On 06/04/16 03:29, Robert Haas wrote:

I don't understand why it seems to be considered OK for logical slots to
just vanish on failover. The only other things I can think of where that's
considered OK are unlogged tables (because that's the point and we have
failover-safe ones too) and the old hash indexes nobody's quite willing to
remove yet.

First, it wasn't until 9.3 that physical standbys could follow
timeline switches, but that doesn't mean that streaming replication
was useless in 9.0 - 9.2, or that warm standby was useless in earlier
versions.  Logical decoding isn't useless without that capability
either.  Would it be nice if we did have that capability?  Of course.

Except that in 9.0 - 9.2 there was working workaround for that, there is no such thing for logical decoding.

Second, I'm not sure whether it was a good design decision to make
logical slots a special kind of object that sit off to the side,
neither configuration (like postgresql.conf) nor WAL-protected data
(like pg_clog and the data files themselves), but it was certainly a
very deliberate decision.  I sort of expected them to be WAL-logged,
but Andres argued (not unconvincingly) that we'd want to have slots on
standbys, and making them WAL-logged would preclude that.

I do think it was good design decision. We just need to make them failoverable bit differently and the failover slots patch IMHO isn't the right way either as I said in another reply in this thread.

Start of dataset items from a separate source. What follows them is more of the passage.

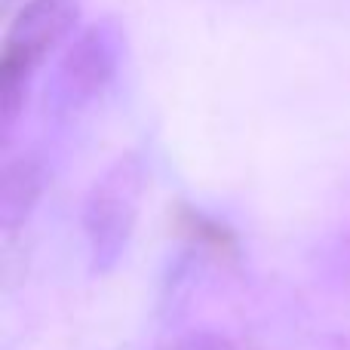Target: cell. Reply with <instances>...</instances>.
Returning a JSON list of instances; mask_svg holds the SVG:
<instances>
[{
    "label": "cell",
    "instance_id": "6da1fadb",
    "mask_svg": "<svg viewBox=\"0 0 350 350\" xmlns=\"http://www.w3.org/2000/svg\"><path fill=\"white\" fill-rule=\"evenodd\" d=\"M77 0H31L12 22L3 46V90H16L25 74L74 22Z\"/></svg>",
    "mask_w": 350,
    "mask_h": 350
}]
</instances>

Review and test responses have been pretty underwhelming for pglogical, and
quite a bit seem to have boiled down to "this should live as an extension,
we don't need it in core". It often feels like we can't win: if we seek to
get it into core we're told it's not wanted/needed, but if we try to focus
on solving issues in core to make it work better and let it live as an
extension we're told we shouldn't bother until it's in core.

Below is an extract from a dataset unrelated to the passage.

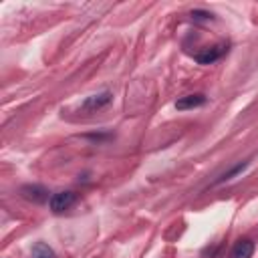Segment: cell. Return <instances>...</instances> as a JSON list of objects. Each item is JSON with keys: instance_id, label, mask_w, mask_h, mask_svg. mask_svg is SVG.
<instances>
[{"instance_id": "cell-3", "label": "cell", "mask_w": 258, "mask_h": 258, "mask_svg": "<svg viewBox=\"0 0 258 258\" xmlns=\"http://www.w3.org/2000/svg\"><path fill=\"white\" fill-rule=\"evenodd\" d=\"M20 194H22L24 200L34 202V204H40V202L50 200L48 198V189L44 185H40V183H26V185H22L20 187Z\"/></svg>"}, {"instance_id": "cell-6", "label": "cell", "mask_w": 258, "mask_h": 258, "mask_svg": "<svg viewBox=\"0 0 258 258\" xmlns=\"http://www.w3.org/2000/svg\"><path fill=\"white\" fill-rule=\"evenodd\" d=\"M206 95H202V93H196V95H185V97H181V99H177L175 101V109H179V111H187V109H196V107H202V105H206Z\"/></svg>"}, {"instance_id": "cell-2", "label": "cell", "mask_w": 258, "mask_h": 258, "mask_svg": "<svg viewBox=\"0 0 258 258\" xmlns=\"http://www.w3.org/2000/svg\"><path fill=\"white\" fill-rule=\"evenodd\" d=\"M226 52H228V42H220V44H216V46L204 48L202 52H196V54H194V60H196L198 64H214V62L220 60Z\"/></svg>"}, {"instance_id": "cell-7", "label": "cell", "mask_w": 258, "mask_h": 258, "mask_svg": "<svg viewBox=\"0 0 258 258\" xmlns=\"http://www.w3.org/2000/svg\"><path fill=\"white\" fill-rule=\"evenodd\" d=\"M32 258H56V256H54V250H52L48 244L36 242V244L32 246Z\"/></svg>"}, {"instance_id": "cell-1", "label": "cell", "mask_w": 258, "mask_h": 258, "mask_svg": "<svg viewBox=\"0 0 258 258\" xmlns=\"http://www.w3.org/2000/svg\"><path fill=\"white\" fill-rule=\"evenodd\" d=\"M77 198H79V196H77L75 191H71V189L56 191V194L50 196V200H48V208H50L52 214H62V212L71 210V208L77 204Z\"/></svg>"}, {"instance_id": "cell-8", "label": "cell", "mask_w": 258, "mask_h": 258, "mask_svg": "<svg viewBox=\"0 0 258 258\" xmlns=\"http://www.w3.org/2000/svg\"><path fill=\"white\" fill-rule=\"evenodd\" d=\"M246 165H248V161H240V163H238V165H234V167H232L230 171L222 173V175L218 177V181H216V183H222V181H228V179H232V177H234L236 173H240V171H242V169H244Z\"/></svg>"}, {"instance_id": "cell-9", "label": "cell", "mask_w": 258, "mask_h": 258, "mask_svg": "<svg viewBox=\"0 0 258 258\" xmlns=\"http://www.w3.org/2000/svg\"><path fill=\"white\" fill-rule=\"evenodd\" d=\"M191 18H194V20H210L212 14H210V12H202V10H194V12H191Z\"/></svg>"}, {"instance_id": "cell-4", "label": "cell", "mask_w": 258, "mask_h": 258, "mask_svg": "<svg viewBox=\"0 0 258 258\" xmlns=\"http://www.w3.org/2000/svg\"><path fill=\"white\" fill-rule=\"evenodd\" d=\"M111 99H113L111 91H103V93H97V95L87 97V99L83 101L81 109H83V111H99V109L107 107V105L111 103Z\"/></svg>"}, {"instance_id": "cell-5", "label": "cell", "mask_w": 258, "mask_h": 258, "mask_svg": "<svg viewBox=\"0 0 258 258\" xmlns=\"http://www.w3.org/2000/svg\"><path fill=\"white\" fill-rule=\"evenodd\" d=\"M254 250H256V244L250 238H242V240H238L232 246L228 258H252L254 256Z\"/></svg>"}]
</instances>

To be honest, I was shocked that pglogical and pglogical_output didn't
go into this release.  I assumed that you and other folks at
2ndQuadrant were going to make a big push to get that done.  I did
take a brief look at one of them - pglogical, I think - a week or two
ago but there were unaddressed review comments that had been pending
for months and there were a lot of fairly obvious things that needed
to be done before it could be seriously considered as a core
submission.  Like, for example, rewriting the documentation heavily
and making it look like the rest of our docs, and putting it in SGML
format.  The code seemed to need quite a bit of cleanup, too.  Now,
logical replication is a sufficiently important feature that if the
only way it's going to get into core is if I work on it myself, or get
other people at EnterpriseDB to do so, then I'll try to make that
happen.  But I was assuming that that was your/2ndQuadrant's patch,
that you were going to get it in shape, and that me poking my nose
into it wasn't going to be particularly welcome.  Maybe I've misread
the whole dynamic here.

I guess you did, me and I think Craig as well hoped for some feedback on the general ideas in terms of protocol, node setup (I mean catalogs) and general architecture from the community. That didn't really happen. And without any of that happening I didn't feel confident trying to get it right within last month of dev cycle. Especially given the size of the patch and the fact we also had other patches that we worked on and had realistically higher chance of getting in. Not sure how Craig feels about it. Converting documentation, renaming some params in function names etc (those unaddressed comments) seemed like secondary to me.

(As a side note I was also 2 weeks without proper working laptop around FOSDEM time which had effect on my responses to -hackers about the topic, especially to Steve Singer who did good job of reviewing the usability at the time, but even if I had it it would not saved the patch)

In general I think project of this size requires more attention from committer to help shepherding it and neither Craig or me are that. I am glad that Andres said he plans to give some time in next cycle to logical replication because that should be big help.

That being said, if we get a logical replication system into core that
doesn't do DDL, doesn't do multi-master, doesn't know squat about
sequences, and rolls over and dies if a timeline switch happens, I
would consider that a huge step forward and I think a lot of other
people would, too.

I agree with the exception of working HA. I would consider it very sad if we got logical replication in core without having any provision for continuity of service. Doing that is relatively trivial in comparison to the logical replication itself however.